MADRID (Reuters) - Spanish lender Sabadell has given Goldman Sachs a mandate to sell its loss-making British unit TSB, a source aware of the arrangement told Reuters on Friday.
The source said that the process was under way and that Goldman Sachs, which had been hired by Sabadell in July to explore various options, had now been tasked with the sale of TSB.
The source did not provide any more details or a timetable of its planned divestiture.
Both Sabadell and Goldman Sachs declined to comment.
Sabadell and its bigger rival BBVA earlier on Friday announced they had called off merger talks.
Sabadell said in a press release after the merger talks were called off that it would now analyse strategic alternatives for its international assets, including TSB, which it bought in 2015, without elaborating further.
Spanish investment firm Alantra said “selling TSB will be complicated as Sabadell might be perceived as a forced seller, whilst Sabadell looks too small to compete in retail with top banks in Spain.”

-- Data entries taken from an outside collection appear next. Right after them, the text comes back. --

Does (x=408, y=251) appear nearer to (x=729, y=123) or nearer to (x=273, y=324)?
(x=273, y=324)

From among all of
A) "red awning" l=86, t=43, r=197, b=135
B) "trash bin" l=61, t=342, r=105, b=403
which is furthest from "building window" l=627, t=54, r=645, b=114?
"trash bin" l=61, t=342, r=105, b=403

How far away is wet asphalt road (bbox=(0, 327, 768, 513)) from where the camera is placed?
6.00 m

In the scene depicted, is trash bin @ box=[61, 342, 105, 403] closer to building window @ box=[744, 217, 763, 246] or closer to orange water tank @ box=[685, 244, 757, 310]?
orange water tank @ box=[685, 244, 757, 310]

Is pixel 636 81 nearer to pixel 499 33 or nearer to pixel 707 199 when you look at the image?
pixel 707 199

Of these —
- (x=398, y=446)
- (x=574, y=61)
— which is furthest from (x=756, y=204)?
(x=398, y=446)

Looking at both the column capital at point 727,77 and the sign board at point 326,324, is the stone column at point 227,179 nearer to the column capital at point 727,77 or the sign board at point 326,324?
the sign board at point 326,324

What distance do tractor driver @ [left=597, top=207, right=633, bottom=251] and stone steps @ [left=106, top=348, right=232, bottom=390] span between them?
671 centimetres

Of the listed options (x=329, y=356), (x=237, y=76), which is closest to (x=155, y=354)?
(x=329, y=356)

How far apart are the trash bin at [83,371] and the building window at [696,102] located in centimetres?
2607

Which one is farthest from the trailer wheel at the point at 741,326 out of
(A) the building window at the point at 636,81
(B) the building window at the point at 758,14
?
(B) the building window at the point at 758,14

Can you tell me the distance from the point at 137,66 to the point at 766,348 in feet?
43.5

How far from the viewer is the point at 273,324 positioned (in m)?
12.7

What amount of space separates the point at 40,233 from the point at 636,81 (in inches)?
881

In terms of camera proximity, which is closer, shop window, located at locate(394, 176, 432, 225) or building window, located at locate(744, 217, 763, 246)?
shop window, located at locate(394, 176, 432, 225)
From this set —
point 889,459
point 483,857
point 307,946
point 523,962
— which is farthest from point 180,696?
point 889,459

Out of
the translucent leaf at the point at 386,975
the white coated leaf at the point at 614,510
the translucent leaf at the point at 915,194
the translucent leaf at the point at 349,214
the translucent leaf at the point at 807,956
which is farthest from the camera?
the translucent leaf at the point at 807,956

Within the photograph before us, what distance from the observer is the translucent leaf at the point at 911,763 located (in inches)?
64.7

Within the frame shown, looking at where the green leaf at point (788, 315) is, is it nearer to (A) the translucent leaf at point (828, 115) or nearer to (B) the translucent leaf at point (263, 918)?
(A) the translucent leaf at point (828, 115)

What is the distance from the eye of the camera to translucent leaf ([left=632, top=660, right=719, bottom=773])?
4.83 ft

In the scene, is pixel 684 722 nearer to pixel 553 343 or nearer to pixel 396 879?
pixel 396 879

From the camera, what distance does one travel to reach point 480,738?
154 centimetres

Spanish banks, such as Sabadell, had gone abroad in search of higher revenues, though Sabadell’s 2015 purchase of TSB has been marred by major technology glitches.
Before entering into formal negotiations with BBVA earlier in November, Sabadell was focusing on an efficiency plan both in Spain, with a reduction a 1,800 jobs, and its British unit TSB.
Sabadell has said it expects TSB to break even in 2021 after booking a loss of 84 million euros in the third quarter.
As a part of its new strategy to focus on Spain, which will be spelled out in the first quarter of 2021, Sabadell said on Friday that it would extend and transform its efficiency programme in its home market.